» Excerpted passage:
I'm totally agree with that. To me, it's a phenomenon causing impoverishment in my language. But not everybody thinks so and less in Madrid.

A pleasure.


----------



## Language Aficionado 1234

http://www.wikilengua.org/index.php/Leísmo << While we're on the topic, do you think this is a good reference? If you have a chance to verify its accuracy and value, let me know. Gracias, MD


----------



## autrex2811

rthomes said:


> I am trying to understand direct and indiect object pronouns and I dont understand the use of les in this sentence I found
> No voy a invitar a Pedro y Ernesto a la fiesta
> No les voy a invitar a la fiesta
> is pedro y ernesto a indirect object please explain



*Para que no se confunda y no se complique la vida, diga: No los voy a invitar a la fiesta (a Pedro y a Ernesto). Pedro y Ernesto son complementos de acusativo (objeto directo)

» Supplied entries:

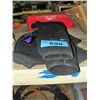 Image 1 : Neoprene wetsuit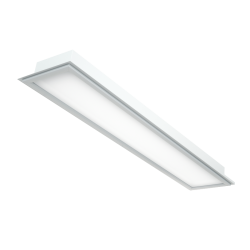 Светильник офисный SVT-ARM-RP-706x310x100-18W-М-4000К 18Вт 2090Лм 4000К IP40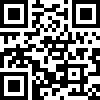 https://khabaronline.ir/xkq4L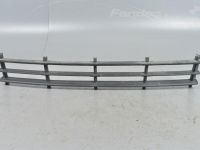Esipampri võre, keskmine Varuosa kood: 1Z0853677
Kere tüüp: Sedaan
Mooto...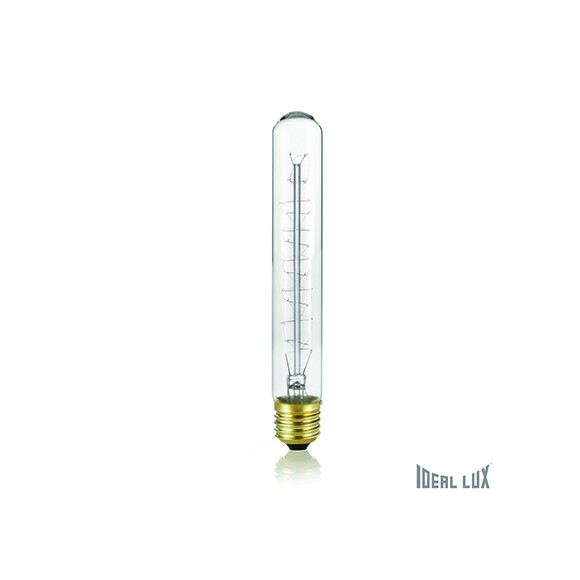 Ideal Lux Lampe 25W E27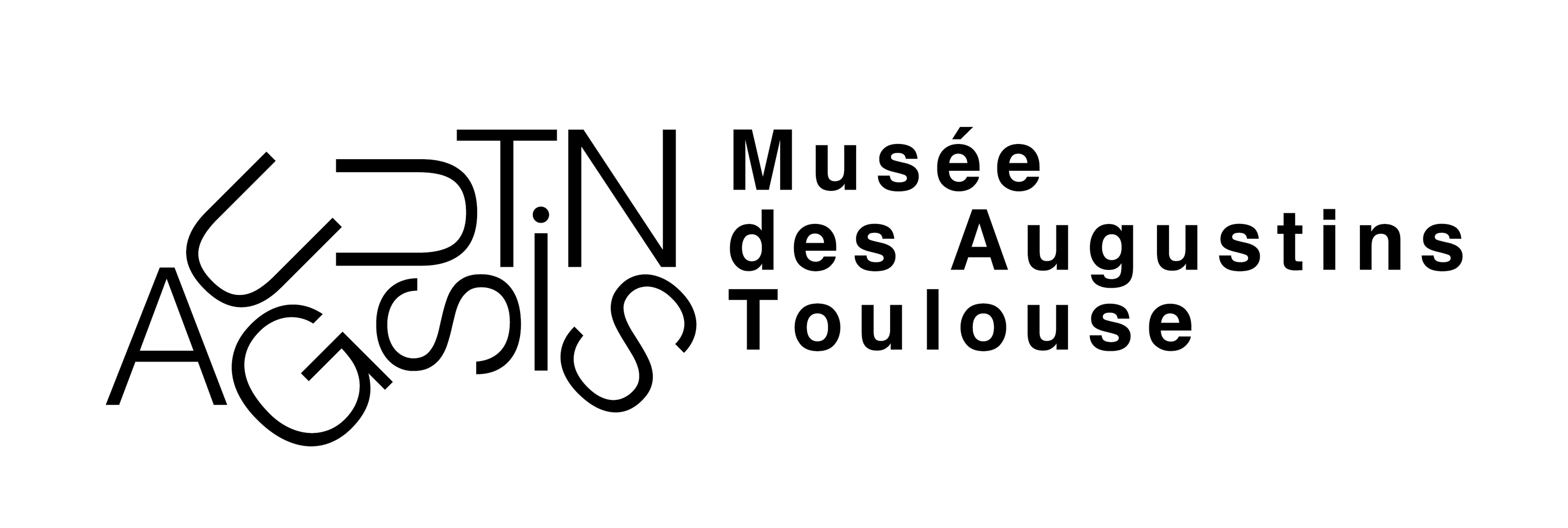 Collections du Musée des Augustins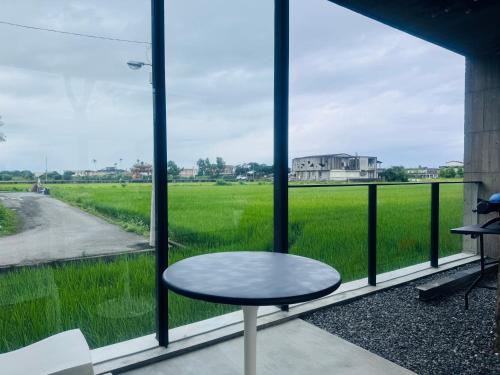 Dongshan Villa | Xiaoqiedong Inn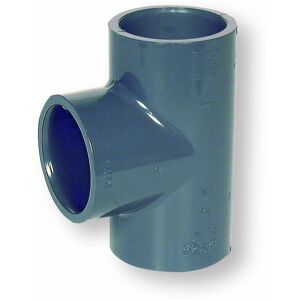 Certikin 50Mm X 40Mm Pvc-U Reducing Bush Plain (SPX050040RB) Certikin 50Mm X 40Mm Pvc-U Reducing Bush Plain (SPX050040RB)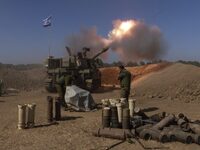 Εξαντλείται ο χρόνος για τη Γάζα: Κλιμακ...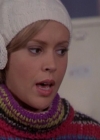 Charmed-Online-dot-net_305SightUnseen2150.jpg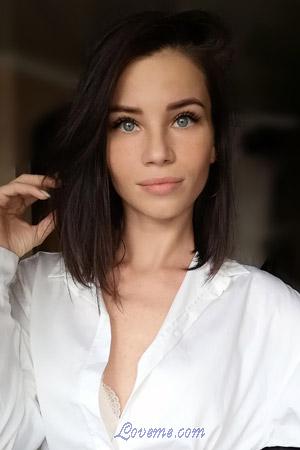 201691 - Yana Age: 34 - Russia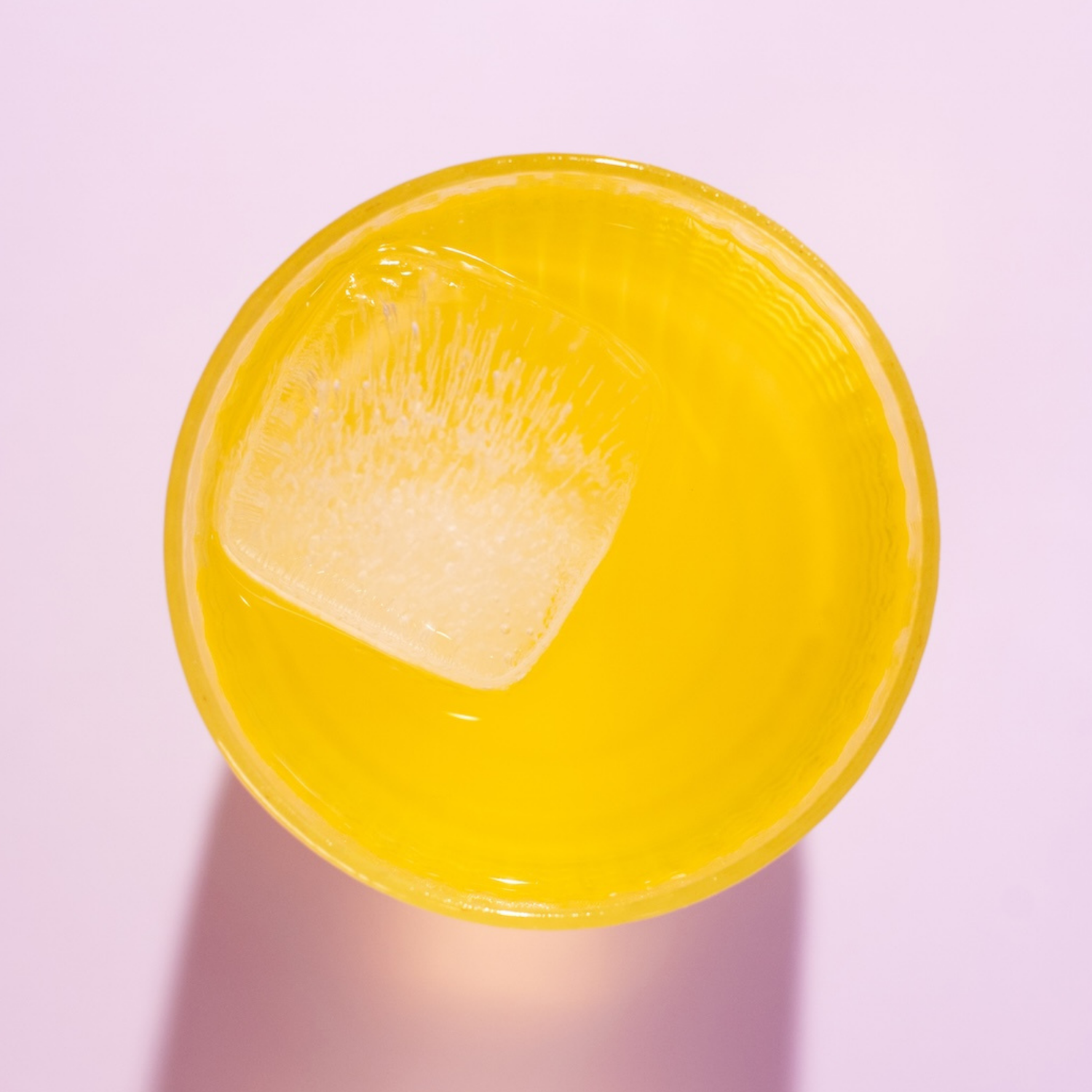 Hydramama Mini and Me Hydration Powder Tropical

» What you need to do:
1. From the forum thread on Spanish object pronouns, list every sentence that uses the verb "invitar".
2. In the forum thread on Spanish object pronouns, which grammatical function does autrex2811 assign to Pedro and Ernesto?

» Exercise answers:
1.
- No voy a invitar a Pedro y Ernesto a la fiesta
- No les voy a invitar a la fiesta
- No los voy a invitar a la fiesta

2. They are direct objects (complementos de acusativo).